** START OF PAGE TEXT **
With Georgia Proverbially on my Mind, I Found Serendipity...and Broke the Friday Jinx...


Well. Kind of. At least I'm blogging on a Thursday!

Started seriously exercising this week. Monday was cool, Tuesday even better; skipped Wednesday. Huffed and puffed today as I pulled the bloody crow-looking bar down towards my chest and grunted. Felt bloody good! Let's get to tomorrow, where I grunt for longer. Yeah, baby!

My postings has revealed a lot about my state of mind--here, there, and everywhere. I haven't been visiting my other blog "friends" enough, but each tome I do, I always start with Daniel Hoffman-Gill--a British actor who's just a real, top bloke. His eclectic postings reveal a sensitive and level-headed guy who needs to be read. He must be in Poland with his partner-in-crime, Mark, to use comedy to change the world.

Changing the world never came easy--ask the Americans who are so bent on forcing the blame on Russia over the offensive on Georgia. A colleague had a post from the guardian newspaper last night, which I browsed very quickly. The words were sufficient to explain away what the author--Seumas Milne--was trying to say: Georgia is a CIA-backed regime.

Not something many of us would like to hear.
** END OF PAGE TEXT **
** START OF RECORDED DATA **
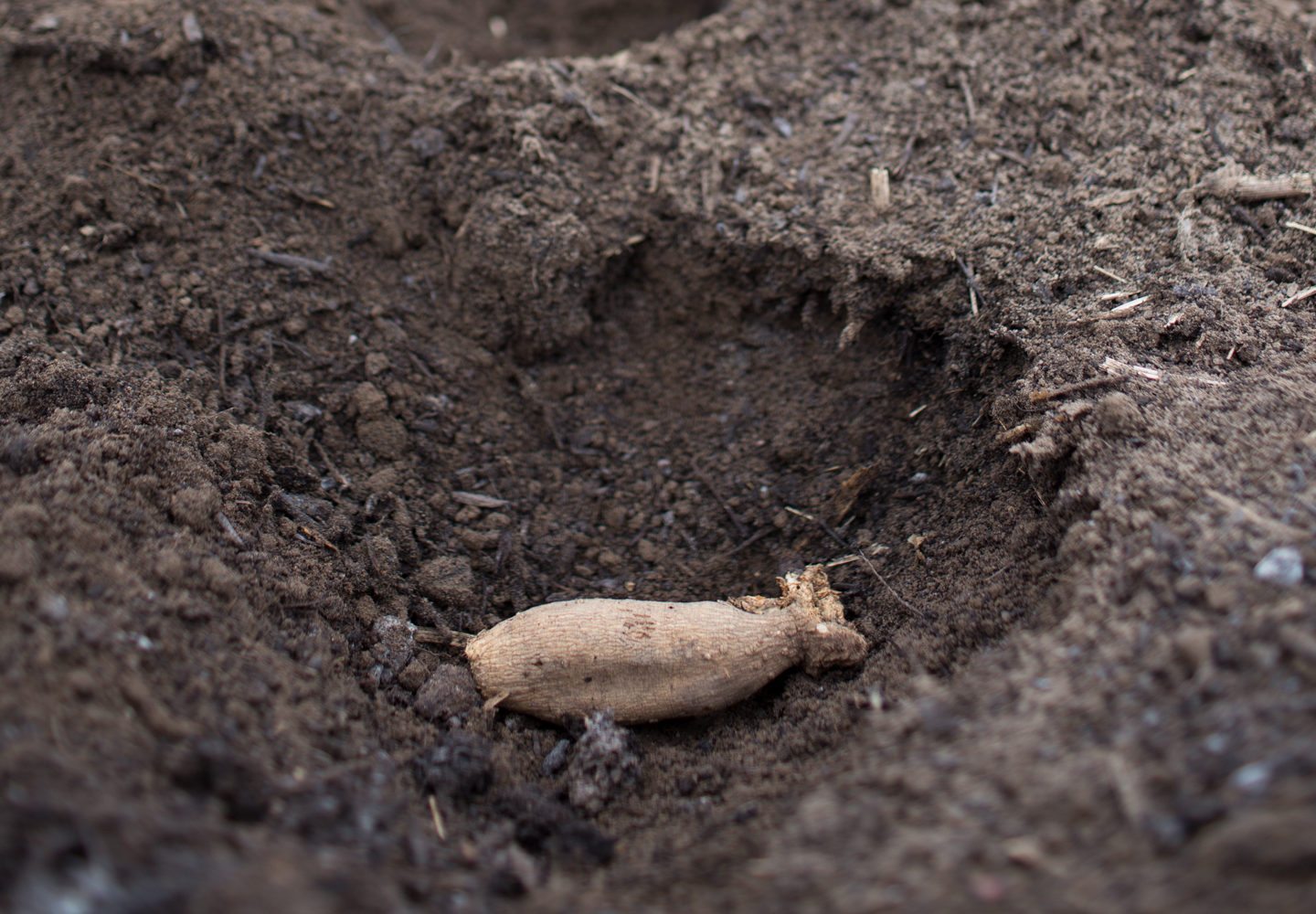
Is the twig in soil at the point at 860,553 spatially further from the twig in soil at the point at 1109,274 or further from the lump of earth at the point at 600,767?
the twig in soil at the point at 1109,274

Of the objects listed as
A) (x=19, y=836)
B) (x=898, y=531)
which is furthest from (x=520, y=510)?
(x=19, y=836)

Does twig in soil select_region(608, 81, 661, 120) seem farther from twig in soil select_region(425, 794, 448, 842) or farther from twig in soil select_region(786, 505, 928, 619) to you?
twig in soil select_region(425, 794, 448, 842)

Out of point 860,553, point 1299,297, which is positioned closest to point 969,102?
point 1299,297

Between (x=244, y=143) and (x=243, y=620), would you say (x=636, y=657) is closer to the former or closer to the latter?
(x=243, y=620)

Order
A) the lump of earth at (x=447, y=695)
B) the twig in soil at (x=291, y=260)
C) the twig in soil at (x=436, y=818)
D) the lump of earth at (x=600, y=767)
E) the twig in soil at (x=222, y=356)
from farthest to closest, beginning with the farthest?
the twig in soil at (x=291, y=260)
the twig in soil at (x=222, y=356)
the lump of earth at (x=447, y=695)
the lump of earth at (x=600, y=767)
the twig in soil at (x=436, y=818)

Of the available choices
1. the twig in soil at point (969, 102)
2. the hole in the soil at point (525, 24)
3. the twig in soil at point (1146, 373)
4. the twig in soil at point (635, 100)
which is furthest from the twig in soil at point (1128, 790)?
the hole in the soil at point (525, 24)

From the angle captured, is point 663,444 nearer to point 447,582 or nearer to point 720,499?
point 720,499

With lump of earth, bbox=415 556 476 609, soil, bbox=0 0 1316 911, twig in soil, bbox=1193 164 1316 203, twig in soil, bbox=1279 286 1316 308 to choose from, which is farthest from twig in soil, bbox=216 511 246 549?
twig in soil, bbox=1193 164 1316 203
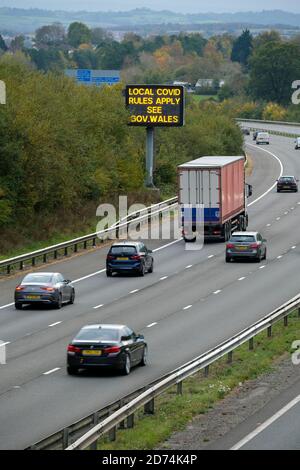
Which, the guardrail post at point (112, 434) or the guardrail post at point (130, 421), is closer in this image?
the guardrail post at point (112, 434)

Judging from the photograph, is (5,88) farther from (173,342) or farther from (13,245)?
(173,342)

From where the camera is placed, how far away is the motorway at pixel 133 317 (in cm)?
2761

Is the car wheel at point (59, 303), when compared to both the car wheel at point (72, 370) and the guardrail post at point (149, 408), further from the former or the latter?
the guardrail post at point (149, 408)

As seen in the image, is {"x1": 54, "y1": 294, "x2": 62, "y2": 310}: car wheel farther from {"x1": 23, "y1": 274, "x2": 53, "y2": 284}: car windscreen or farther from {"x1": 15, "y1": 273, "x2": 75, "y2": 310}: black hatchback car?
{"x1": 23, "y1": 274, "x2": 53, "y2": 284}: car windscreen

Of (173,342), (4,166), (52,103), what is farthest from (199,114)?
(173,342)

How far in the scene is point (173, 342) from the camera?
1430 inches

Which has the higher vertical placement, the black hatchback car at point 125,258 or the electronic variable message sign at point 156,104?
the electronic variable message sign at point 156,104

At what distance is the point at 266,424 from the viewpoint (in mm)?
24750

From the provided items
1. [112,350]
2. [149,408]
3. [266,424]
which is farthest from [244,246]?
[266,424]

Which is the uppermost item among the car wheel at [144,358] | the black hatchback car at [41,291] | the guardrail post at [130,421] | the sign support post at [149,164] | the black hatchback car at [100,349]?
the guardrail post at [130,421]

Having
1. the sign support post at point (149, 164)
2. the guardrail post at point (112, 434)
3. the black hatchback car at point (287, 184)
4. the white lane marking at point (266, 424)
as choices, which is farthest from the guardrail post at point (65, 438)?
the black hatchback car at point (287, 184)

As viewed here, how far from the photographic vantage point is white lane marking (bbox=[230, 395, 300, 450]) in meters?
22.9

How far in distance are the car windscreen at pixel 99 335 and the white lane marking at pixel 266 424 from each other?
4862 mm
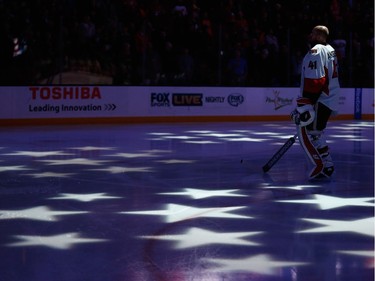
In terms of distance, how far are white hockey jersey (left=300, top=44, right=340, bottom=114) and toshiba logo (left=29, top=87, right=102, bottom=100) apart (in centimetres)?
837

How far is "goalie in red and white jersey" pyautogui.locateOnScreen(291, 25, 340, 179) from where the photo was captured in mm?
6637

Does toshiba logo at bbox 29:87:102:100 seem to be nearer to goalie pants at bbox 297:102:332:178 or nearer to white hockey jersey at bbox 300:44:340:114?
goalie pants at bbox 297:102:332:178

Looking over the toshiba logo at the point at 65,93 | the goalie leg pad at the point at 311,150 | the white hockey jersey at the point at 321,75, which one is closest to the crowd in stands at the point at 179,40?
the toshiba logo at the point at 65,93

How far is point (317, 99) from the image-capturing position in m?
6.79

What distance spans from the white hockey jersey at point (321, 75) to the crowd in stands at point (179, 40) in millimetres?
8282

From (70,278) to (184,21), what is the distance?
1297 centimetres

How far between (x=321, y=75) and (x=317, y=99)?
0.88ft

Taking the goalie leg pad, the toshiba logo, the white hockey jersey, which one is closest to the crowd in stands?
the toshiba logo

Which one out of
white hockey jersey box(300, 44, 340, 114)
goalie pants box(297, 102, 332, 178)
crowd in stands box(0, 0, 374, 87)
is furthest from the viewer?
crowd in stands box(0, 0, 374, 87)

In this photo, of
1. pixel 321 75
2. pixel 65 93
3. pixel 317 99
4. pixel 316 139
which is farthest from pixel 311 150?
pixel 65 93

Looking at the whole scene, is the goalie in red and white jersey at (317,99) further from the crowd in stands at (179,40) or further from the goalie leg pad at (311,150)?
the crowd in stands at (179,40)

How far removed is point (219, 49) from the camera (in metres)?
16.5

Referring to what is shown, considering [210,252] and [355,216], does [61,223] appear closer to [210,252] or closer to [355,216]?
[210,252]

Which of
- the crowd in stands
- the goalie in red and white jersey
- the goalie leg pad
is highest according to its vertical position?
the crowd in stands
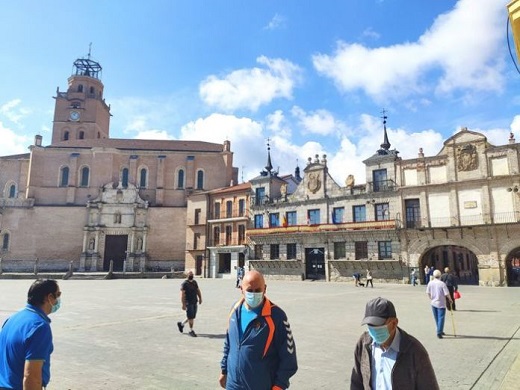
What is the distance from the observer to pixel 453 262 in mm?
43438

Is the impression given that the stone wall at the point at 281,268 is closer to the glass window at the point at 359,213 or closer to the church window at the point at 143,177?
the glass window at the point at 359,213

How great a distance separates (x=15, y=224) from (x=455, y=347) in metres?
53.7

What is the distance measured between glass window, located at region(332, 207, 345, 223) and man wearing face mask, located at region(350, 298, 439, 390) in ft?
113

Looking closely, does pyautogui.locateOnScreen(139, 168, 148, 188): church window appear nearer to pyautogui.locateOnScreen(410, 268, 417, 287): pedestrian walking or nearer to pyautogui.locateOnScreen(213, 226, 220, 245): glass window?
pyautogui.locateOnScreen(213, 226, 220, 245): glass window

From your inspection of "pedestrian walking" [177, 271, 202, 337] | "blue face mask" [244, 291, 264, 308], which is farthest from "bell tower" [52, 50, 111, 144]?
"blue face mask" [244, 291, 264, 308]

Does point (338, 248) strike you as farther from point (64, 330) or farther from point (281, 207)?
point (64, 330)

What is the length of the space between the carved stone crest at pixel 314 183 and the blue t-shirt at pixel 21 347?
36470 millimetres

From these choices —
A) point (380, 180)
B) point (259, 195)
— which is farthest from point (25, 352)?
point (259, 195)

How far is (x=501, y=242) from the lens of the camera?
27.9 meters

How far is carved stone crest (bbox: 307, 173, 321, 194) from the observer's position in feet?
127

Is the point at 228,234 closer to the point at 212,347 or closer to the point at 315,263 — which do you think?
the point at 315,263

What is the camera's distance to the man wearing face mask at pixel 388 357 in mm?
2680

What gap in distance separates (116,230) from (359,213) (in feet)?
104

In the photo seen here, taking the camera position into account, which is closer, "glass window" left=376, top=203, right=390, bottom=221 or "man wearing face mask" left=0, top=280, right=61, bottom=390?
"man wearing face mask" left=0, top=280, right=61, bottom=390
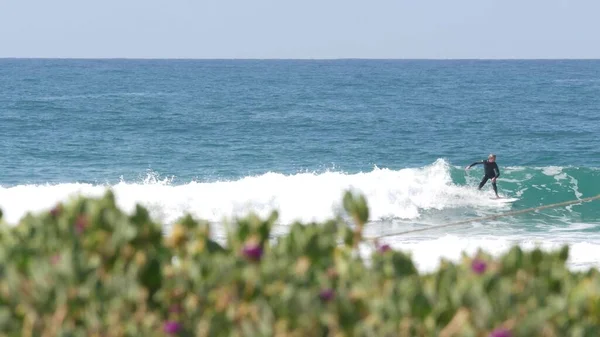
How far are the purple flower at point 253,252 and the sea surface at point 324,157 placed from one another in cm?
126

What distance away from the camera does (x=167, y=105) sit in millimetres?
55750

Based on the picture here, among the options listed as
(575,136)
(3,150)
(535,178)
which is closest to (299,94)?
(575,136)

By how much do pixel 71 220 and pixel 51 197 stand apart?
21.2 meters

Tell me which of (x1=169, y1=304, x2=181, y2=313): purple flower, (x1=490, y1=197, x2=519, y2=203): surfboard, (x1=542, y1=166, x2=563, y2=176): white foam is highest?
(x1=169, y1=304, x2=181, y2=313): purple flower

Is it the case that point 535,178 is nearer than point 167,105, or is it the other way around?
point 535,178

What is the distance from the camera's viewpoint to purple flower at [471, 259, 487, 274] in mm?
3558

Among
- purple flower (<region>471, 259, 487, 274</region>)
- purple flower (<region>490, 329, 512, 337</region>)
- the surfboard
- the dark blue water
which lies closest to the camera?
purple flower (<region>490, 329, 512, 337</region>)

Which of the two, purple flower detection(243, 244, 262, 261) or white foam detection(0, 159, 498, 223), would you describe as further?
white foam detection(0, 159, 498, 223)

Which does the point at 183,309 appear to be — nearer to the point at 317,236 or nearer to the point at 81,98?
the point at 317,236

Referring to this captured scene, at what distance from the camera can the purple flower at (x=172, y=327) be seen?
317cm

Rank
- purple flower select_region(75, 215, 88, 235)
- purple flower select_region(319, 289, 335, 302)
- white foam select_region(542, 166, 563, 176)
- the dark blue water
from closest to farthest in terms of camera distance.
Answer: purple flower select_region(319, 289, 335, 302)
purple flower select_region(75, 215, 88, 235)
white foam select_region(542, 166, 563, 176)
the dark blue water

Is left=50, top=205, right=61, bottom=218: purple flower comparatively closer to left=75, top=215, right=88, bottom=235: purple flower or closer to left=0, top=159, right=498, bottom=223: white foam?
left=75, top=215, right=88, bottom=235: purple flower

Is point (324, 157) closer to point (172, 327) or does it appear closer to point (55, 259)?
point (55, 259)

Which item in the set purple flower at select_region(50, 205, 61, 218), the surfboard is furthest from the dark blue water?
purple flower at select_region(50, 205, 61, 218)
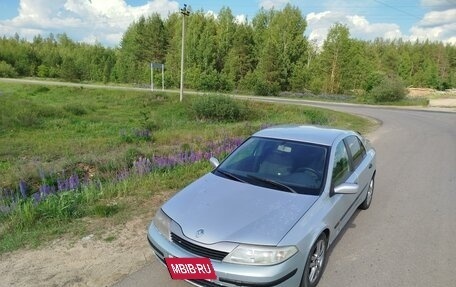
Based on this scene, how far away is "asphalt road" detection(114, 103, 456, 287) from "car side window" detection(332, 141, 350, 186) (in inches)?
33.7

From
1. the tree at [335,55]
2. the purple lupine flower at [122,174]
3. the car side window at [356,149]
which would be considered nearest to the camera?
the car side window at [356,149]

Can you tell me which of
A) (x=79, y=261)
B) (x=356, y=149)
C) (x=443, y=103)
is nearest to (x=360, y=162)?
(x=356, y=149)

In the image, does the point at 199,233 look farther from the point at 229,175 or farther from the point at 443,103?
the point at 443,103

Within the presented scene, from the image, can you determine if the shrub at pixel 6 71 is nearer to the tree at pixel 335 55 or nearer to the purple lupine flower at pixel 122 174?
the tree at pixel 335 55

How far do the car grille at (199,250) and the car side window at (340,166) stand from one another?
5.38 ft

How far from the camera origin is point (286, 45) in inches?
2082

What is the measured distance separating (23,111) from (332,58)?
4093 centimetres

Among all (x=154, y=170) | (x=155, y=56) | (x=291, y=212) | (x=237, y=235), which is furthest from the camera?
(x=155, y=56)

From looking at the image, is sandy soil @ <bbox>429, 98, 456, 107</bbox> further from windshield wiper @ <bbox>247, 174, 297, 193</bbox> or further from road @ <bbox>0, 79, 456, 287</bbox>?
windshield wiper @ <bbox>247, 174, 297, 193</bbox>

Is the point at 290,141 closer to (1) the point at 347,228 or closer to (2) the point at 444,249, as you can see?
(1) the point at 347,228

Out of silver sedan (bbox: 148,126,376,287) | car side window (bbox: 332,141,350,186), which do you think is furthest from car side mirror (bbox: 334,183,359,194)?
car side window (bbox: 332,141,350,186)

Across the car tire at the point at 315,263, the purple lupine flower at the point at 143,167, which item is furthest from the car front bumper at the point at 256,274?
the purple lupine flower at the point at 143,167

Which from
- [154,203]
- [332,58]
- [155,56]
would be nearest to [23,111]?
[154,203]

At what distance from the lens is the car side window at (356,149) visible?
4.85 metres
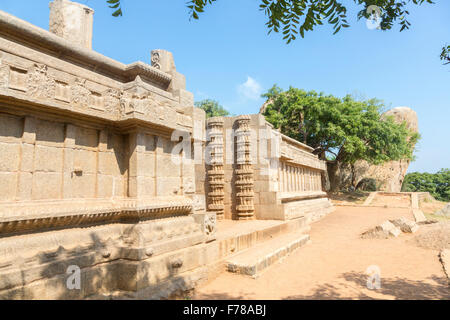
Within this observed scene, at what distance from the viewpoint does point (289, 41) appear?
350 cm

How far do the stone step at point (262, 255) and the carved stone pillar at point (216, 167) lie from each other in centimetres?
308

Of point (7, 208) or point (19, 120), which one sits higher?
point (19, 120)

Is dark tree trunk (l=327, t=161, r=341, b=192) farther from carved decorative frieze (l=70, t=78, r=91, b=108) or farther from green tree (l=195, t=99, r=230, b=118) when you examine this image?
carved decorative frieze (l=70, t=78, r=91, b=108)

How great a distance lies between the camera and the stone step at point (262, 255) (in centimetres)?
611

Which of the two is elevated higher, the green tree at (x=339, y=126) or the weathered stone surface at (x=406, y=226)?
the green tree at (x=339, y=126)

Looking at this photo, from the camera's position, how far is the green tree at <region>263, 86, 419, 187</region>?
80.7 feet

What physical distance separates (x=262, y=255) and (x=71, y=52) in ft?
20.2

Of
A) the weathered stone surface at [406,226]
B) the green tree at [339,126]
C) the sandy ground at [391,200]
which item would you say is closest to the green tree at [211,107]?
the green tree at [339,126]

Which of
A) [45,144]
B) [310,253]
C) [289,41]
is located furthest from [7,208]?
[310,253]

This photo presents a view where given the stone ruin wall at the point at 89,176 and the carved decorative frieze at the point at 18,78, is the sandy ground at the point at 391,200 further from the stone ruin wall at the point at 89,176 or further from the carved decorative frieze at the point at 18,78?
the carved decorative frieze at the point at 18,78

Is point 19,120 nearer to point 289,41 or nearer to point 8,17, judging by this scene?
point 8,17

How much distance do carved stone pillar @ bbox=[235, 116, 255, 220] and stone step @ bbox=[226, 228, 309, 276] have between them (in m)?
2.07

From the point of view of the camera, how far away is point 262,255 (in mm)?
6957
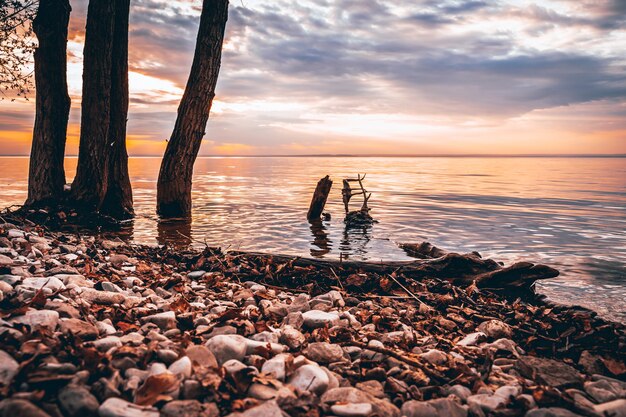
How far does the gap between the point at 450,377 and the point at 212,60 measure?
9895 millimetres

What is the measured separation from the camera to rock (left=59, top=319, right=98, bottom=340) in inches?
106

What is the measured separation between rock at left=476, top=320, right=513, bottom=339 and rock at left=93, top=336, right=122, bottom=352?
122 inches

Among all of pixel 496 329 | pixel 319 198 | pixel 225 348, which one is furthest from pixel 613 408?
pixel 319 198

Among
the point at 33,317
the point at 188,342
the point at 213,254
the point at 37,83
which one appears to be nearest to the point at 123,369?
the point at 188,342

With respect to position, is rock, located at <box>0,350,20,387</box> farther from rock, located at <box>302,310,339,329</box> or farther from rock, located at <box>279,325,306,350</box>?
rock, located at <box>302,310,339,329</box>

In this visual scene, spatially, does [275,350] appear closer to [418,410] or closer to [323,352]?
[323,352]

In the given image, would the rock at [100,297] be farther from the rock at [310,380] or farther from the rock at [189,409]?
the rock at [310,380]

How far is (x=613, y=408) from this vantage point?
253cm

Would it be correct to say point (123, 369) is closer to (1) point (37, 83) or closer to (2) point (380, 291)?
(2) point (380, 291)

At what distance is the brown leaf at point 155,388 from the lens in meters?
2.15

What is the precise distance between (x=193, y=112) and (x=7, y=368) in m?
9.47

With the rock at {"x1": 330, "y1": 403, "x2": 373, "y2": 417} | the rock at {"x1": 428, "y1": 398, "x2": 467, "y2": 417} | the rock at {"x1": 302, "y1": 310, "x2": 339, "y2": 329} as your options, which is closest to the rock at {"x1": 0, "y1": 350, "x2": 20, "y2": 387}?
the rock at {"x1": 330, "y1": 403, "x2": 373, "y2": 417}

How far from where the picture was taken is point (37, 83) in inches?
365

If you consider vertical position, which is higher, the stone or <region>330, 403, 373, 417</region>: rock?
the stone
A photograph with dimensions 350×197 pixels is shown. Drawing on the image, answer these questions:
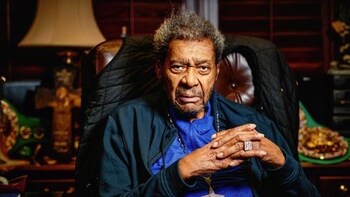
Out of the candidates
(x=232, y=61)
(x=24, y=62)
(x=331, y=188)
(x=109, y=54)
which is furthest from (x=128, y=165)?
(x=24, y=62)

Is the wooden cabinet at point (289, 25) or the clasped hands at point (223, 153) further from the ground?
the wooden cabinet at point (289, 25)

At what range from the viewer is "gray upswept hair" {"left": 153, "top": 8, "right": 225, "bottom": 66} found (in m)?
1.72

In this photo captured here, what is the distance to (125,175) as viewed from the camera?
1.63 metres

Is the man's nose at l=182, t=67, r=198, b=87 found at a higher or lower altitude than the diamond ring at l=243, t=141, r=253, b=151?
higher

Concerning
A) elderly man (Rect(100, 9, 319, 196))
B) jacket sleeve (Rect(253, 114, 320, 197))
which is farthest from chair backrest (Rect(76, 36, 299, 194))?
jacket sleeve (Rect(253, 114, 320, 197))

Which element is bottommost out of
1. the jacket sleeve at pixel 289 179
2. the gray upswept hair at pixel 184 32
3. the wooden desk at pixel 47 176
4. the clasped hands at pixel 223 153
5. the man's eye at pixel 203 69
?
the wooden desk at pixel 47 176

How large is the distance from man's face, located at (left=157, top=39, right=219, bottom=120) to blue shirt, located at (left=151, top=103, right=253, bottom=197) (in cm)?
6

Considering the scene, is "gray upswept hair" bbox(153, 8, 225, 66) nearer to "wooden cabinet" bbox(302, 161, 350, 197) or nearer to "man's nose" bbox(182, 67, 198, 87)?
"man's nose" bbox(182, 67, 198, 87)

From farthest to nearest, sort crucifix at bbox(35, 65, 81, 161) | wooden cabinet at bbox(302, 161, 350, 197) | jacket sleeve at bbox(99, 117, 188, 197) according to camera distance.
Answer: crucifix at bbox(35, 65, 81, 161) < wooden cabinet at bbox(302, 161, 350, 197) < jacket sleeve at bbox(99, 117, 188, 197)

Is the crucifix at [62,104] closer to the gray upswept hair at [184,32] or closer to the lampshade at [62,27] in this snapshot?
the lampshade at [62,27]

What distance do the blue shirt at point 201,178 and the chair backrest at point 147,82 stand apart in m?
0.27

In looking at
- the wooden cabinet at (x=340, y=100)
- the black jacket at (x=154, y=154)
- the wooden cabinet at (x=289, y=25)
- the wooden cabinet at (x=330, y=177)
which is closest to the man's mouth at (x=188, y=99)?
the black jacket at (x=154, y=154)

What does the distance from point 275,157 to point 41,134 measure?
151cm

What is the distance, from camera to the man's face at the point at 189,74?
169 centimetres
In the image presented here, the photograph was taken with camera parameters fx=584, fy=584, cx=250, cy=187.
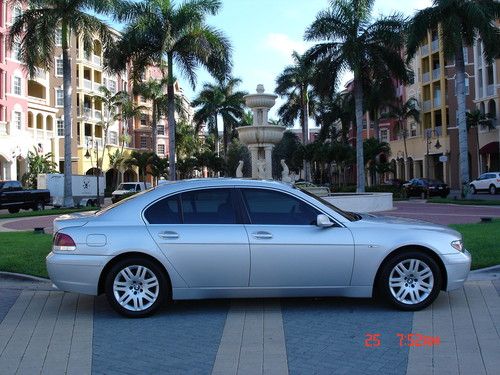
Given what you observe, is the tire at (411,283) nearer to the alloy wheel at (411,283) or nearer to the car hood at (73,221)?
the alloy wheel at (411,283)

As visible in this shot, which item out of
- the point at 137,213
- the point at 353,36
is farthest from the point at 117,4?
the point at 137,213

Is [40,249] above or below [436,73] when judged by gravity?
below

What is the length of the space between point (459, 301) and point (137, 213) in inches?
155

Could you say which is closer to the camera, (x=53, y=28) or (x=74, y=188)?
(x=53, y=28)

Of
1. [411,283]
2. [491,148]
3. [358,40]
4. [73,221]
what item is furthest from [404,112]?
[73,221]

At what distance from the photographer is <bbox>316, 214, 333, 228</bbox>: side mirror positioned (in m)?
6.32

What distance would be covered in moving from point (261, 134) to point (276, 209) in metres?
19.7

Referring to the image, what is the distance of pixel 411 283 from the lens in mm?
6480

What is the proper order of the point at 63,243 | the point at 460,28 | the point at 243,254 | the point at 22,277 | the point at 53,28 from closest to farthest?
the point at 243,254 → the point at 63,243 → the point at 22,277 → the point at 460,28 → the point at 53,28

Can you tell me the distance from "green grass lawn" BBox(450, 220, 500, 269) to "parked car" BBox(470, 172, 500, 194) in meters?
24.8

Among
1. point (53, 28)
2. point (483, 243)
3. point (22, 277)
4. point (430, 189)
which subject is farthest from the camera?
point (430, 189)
** END OF RECORDED DATA **
# PROBLEMS TO SOLVE:
1. Reproduce the part of the blog post that begins at the words "With Georgia Proverbially" and stops after "change the world.".
2. In the blog post, who wrote the newspaper article that a colleague posted?

# SOLUTIONS:
1.
With Georgia Proverbially on my Mind, I Found Serendipity...and Broke the Friday Jinx...


Well. Kind of. At least I'm blogging on a Thursday!

Started seriously exercising this week. Monday was cool, Tuesday even better; skipped Wednesday. Huffed and puffed today as I pulled the bloody crow-looking bar down towards my chest and grunted. Felt bloody good! Let's get to tomorrow, where I grunt for longer. Yeah, baby!

My postings has revealed a lot about my state of mind--here, there, and everywhere. I haven't been visiting my other blog "friends" enough, but each tome I do, I always start with Daniel Hoffman-Gill--a British actor who's just a real, top bloke. His eclectic postings reveal a sensitive and level-headed guy who needs to be read. He must be in Poland with his partner-in-crime, Mark, to use comedy to change the world.

2. Seumas Milne